**What to work on**
Put every one of the records below into a numbered list, leaving out any blank lines.

*** Data for processing ***

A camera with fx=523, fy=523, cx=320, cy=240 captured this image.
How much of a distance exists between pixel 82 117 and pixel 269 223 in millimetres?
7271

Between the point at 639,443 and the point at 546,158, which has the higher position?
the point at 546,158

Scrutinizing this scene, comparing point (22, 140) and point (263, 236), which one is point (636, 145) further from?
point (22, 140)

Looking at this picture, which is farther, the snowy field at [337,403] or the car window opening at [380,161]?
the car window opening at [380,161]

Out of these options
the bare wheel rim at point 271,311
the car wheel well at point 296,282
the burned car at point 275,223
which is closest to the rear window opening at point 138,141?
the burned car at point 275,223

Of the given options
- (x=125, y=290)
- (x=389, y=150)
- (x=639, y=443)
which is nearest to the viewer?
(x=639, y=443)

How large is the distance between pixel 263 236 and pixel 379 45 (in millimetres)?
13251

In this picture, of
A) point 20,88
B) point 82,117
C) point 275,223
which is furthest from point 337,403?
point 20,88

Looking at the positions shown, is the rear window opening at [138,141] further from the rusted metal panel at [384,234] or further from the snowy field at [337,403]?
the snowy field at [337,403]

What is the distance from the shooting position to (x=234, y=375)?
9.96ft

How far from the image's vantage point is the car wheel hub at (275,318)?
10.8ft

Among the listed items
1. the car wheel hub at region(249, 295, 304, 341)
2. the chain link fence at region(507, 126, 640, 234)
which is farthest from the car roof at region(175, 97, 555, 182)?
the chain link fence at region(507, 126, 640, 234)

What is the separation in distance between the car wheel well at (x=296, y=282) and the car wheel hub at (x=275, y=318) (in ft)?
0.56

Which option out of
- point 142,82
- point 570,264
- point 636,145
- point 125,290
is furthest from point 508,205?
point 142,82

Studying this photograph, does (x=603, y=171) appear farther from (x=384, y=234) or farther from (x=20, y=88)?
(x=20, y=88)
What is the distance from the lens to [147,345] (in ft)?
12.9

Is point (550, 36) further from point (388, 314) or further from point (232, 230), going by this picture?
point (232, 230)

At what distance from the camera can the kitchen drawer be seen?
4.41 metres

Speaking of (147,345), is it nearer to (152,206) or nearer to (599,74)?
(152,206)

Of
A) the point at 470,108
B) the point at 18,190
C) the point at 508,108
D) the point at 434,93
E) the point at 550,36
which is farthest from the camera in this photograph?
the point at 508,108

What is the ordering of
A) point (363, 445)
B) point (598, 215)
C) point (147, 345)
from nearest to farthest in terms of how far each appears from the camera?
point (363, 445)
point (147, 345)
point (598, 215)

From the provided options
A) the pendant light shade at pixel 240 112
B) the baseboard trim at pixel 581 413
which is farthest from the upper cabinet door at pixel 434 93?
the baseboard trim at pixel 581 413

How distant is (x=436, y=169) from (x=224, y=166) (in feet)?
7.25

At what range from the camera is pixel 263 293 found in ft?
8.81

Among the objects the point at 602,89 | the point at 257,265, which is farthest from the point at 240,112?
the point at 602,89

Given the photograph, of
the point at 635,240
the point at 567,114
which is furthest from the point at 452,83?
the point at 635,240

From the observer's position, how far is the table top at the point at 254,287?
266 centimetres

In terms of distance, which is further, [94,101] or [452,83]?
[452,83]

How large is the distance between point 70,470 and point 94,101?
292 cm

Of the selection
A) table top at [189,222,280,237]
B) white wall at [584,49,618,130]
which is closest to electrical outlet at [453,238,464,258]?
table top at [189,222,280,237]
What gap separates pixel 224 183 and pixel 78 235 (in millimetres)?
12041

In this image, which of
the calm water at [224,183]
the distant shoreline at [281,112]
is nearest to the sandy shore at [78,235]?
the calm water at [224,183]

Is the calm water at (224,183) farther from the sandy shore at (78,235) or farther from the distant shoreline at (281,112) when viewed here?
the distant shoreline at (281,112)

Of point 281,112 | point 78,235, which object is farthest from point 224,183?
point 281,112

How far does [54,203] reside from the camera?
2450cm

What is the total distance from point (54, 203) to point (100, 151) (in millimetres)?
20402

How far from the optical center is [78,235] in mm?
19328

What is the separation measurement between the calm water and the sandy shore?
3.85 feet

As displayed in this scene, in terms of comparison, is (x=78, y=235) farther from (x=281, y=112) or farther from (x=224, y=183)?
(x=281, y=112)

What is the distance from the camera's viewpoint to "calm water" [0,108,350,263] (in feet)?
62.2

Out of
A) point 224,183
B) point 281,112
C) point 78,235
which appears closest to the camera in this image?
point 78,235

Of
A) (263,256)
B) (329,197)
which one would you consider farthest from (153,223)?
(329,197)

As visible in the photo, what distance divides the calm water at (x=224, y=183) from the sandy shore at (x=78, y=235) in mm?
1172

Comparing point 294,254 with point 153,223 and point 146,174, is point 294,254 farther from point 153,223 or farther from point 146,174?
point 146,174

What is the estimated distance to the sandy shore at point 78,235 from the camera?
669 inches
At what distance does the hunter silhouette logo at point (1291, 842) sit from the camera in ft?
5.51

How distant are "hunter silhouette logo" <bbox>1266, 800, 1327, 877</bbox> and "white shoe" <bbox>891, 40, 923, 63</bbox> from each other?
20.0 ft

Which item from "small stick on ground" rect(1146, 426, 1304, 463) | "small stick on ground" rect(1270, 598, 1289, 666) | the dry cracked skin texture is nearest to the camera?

***

**Output for this task**
1. A camera with fx=523, fy=523, cx=320, cy=240 captured this image.
2. How much of a distance exists between pixel 82 117 and pixel 269 223 in millimetres?
3. 7271
4. Between the point at 639,443 and the point at 546,158, which has the higher position?
5. the point at 546,158
6. Scrutinizing this scene, comparing point (22, 140) and point (263, 236), which one is point (636, 145) further from?
7. point (22, 140)
8. Looking at this picture, which is farther, the snowy field at [337,403] or the car window opening at [380,161]?
9. the car window opening at [380,161]
10. Out of these options
11. the bare wheel rim at point 271,311
12. the car wheel well at point 296,282
13. the burned car at point 275,223
14. which is closest to the rear window opening at point 138,141?
15. the burned car at point 275,223
16. Of the given options
17. - (x=125, y=290)
18. - (x=389, y=150)
19. - (x=639, y=443)
20. which is nearest to the viewer?
21. (x=639, y=443)
22. How large is the distance between pixel 263 236 and pixel 379 45 (in millimetres)?
23. 13251
24. In this picture, of
25. A) point 20,88
26. B) point 82,117
27. C) point 275,223
28. which is furthest from point 337,403?
29. point 20,88
30. Looking at the positions shown, is the rear window opening at [138,141] further from the rusted metal panel at [384,234] or further from the snowy field at [337,403]?
31. the snowy field at [337,403]
32. What is the distance from the shooting position to (x=234, y=375)?
33. 9.96ft
34. How far from the image's vantage point is the car wheel hub at (275,318)?
35. 10.8ft
36. Among the listed items
37. 1. the car wheel hub at region(249, 295, 304, 341)
38. 2. the chain link fence at region(507, 126, 640, 234)
39. which is farthest from the car roof at region(175, 97, 555, 182)?
40. the chain link fence at region(507, 126, 640, 234)
41. What is the separation in distance between the car wheel well at (x=296, y=282) and the car wheel hub at (x=275, y=318) (in ft)?
42. 0.56
43. Which option out of
44. - point 142,82
45. - point 570,264
46. - point 636,145
47. - point 125,290
48. is furthest from point 508,205?
49. point 142,82
50. Studying this photograph, does (x=603, y=171) appear farther from (x=384, y=234) or farther from (x=20, y=88)?
51. (x=20, y=88)
52. What is the distance from the lens to [147,345] (in ft)?
53. 12.9
54. Is point (550, 36) further from point (388, 314) or further from point (232, 230), going by this picture?
55. point (232, 230)
56. At what distance from the camera can the kitchen drawer be seen?
57. 4.41 metres
58. Speaking of (147,345), is it nearer to (152,206) or nearer to (599,74)?
59. (152,206)
60. Of
61. A) the point at 470,108
62. B) the point at 18,190
63. C) the point at 508,108
64. D) the point at 434,93
65. E) the point at 550,36
66. which is farthest from the camera in this photograph?
67. the point at 508,108
68. What is the ordering of
69. A) point (363, 445)
70. B) point (598, 215)
71. C) point (147, 345)
72. from nearest to farthest in terms of how far each appears from the camera?
73. point (363, 445)
74. point (147, 345)
75. point (598, 215)
76. From the provided options
77. A) the pendant light shade at pixel 240 112
78. B) the baseboard trim at pixel 581 413
79. which is farthest from the upper cabinet door at pixel 434 93?
80. the baseboard trim at pixel 581 413
81. How distant is (x=436, y=169) from (x=224, y=166) (in feet)?
82. 7.25
83. At what range from the camera is pixel 263 293 found in ft?
84. 8.81
85. Among the objects the point at 602,89 | the point at 257,265, which is farthest from the point at 240,112?
86. the point at 602,89
87. Given the photograph, of
88. the point at 635,240
89. the point at 567,114
90. which is furthest from the point at 452,83?
91. the point at 635,240
92. From the observer's position, how far is the table top at the point at 254,287?
93. 266 centimetres
94. In terms of distance, which is further, [94,101] or [452,83]?
95. [452,83]
96. How large is the distance between point 70,470 and point 94,101?
97. 292 cm
98. Of the selection
99. A) table top at [189,222,280,237]
100. B) white wall at [584,49,618,130]
101. which is closest to electrical outlet at [453,238,464,258]?
102. table top at [189,222,280,237]
103. What gap separates pixel 224 183 and pixel 78 235 (in millimetres)?
104. 12041
105. In this image, which of
106. the calm water at [224,183]
107. the distant shoreline at [281,112]
108. is nearest to the sandy shore at [78,235]?
109. the calm water at [224,183]
110. Is the calm water at (224,183) farther from the sandy shore at (78,235) or farther from the distant shoreline at (281,112) when viewed here?
111. the distant shoreline at (281,112)
112. Of point 281,112 | point 78,235, which object is farthest from point 224,183?
113. point 281,112
114. How far does [54,203] reside from the camera?
115. 2450cm
116. What is the total distance from point (54, 203) to point (100, 151) (in millimetres)?
117. 20402
118. How far from the optical center is [78,235] in mm?
119. 19328
120. What is the separation measurement between the calm water and the sandy shore?
121. 3.85 feet
122. As displayed in this scene, in terms of comparison, is (x=78, y=235) farther from (x=281, y=112) or farther from (x=224, y=183)?
123. (x=281, y=112)
124. What is the distance from the camera's viewpoint to "calm water" [0,108,350,263] (in feet)?
125. 62.2
126. Out of
127. A) point 224,183
128. B) point 281,112
129. C) point 78,235
130. which appears closest to the camera in this image?
131. point 78,235
132. Of
133. A) (263,256)
134. B) (329,197)
135. which one would you consider farthest from (153,223)?
136. (329,197)
137. As visible in the photo, what distance divides the calm water at (x=224, y=183) from the sandy shore at (x=78, y=235) in mm?
138. 1172
139. Comparing point 294,254 with point 153,223 and point 146,174, is point 294,254 farther from point 153,223 or farther from point 146,174?
140. point 146,174
141. What is the estimated distance to the sandy shore at point 78,235 from the camera?
142. 669 inches
143. At what distance does the hunter silhouette logo at point (1291, 842) sit from the camera in ft?
144. 5.51
145. How distant are "hunter silhouette logo" <bbox>1266, 800, 1327, 877</bbox> and "white shoe" <bbox>891, 40, 923, 63</bbox> from each other?
146. 20.0 ft
147. Which item from "small stick on ground" rect(1146, 426, 1304, 463) | "small stick on ground" rect(1270, 598, 1289, 666) | the dry cracked skin texture is nearest to the camera?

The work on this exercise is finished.